Friday, 15 June 2012

C++ pass array and its length into a function (using macro/inline function?) -



C++ pass array and its length into a function (using macro/inline function?) -

i have been writing c++ little while (java/c long while), wondering if there trick don't know can help me following.

vector<unsigned char> *fromarray(unsigned char data[], int length) { vector<unsigned char> *ret = new vector<unsigned char >(); while (length--) { ret->push_back(*data); } homecoming ret; }

and can utilize so:

unsigned char tmp[] = {0, 1, 2, 3, 4, 5}; vector<unsigned char> *a = fromarray(tmp, sizeof(tmp)); // utilize `a' here

i find pretty cumbersome - i'd write on 1 line

vector<unsigned char> *a = fromarray({0, 1, 2, 3, 4, 5}); // utilize `a' here

is such thing possible? don't have access c++11 unfortunately (looks initializer_list want).

edit

sorry had of fundamentals wrong in here. avoid extending std::vector. think question still valid, illustration bad one.

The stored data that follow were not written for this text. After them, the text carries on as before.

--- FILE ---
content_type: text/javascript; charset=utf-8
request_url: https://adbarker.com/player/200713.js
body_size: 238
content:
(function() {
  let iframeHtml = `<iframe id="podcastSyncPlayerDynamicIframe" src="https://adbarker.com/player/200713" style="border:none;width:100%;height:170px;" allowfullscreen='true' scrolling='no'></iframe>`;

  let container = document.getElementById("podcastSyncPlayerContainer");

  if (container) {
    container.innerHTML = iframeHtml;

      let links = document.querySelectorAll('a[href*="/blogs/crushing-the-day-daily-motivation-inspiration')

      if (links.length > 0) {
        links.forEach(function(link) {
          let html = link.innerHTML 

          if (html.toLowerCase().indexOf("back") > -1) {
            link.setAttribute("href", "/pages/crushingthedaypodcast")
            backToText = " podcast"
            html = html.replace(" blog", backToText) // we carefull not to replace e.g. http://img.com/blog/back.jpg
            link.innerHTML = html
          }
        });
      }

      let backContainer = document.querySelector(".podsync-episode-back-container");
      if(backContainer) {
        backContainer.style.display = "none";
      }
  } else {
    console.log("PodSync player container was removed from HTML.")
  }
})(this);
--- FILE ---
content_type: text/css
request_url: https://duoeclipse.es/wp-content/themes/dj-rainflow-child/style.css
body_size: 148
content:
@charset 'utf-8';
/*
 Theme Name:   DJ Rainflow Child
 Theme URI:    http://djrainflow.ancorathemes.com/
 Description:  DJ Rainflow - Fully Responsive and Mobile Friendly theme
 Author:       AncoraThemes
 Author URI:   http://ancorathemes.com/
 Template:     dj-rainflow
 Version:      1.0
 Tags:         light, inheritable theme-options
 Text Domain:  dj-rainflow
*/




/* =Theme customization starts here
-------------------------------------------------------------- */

** potential workaround **

i could define bunch of overloaded functions take different numbers of arguments, eg

vector<unsigned char> *fromarray(unsigned char a) { vector<unsigned char> *ret = new vector<unsigned char >(); ret->push_back(a); homecoming ret; } vector<unsigned char> *fromarray(unsigned char a, unsigned char b) { vector<unsigned char> *ret = new vector<unsigned char >(); ret->push_back(a); ret->push_back(b); homecoming ret; }

but don't think bother...

you can utilize template deduce size of fixed size array:

template< class t, size_t n > auto_ptr<bytearray> foo( t (&data)[n] ) { homecoming auto_ptr<bytearray>(new bytearray(data, n)); }

then

unsigned char tmp[] = {0, 1, 2, 3, 4, 5}; auto_ptr<bytearray> = foo(tmp);

but bear in mind auto_ptr deprecated. prefer unique_ptr. also, note should not publicly inherit std::vector.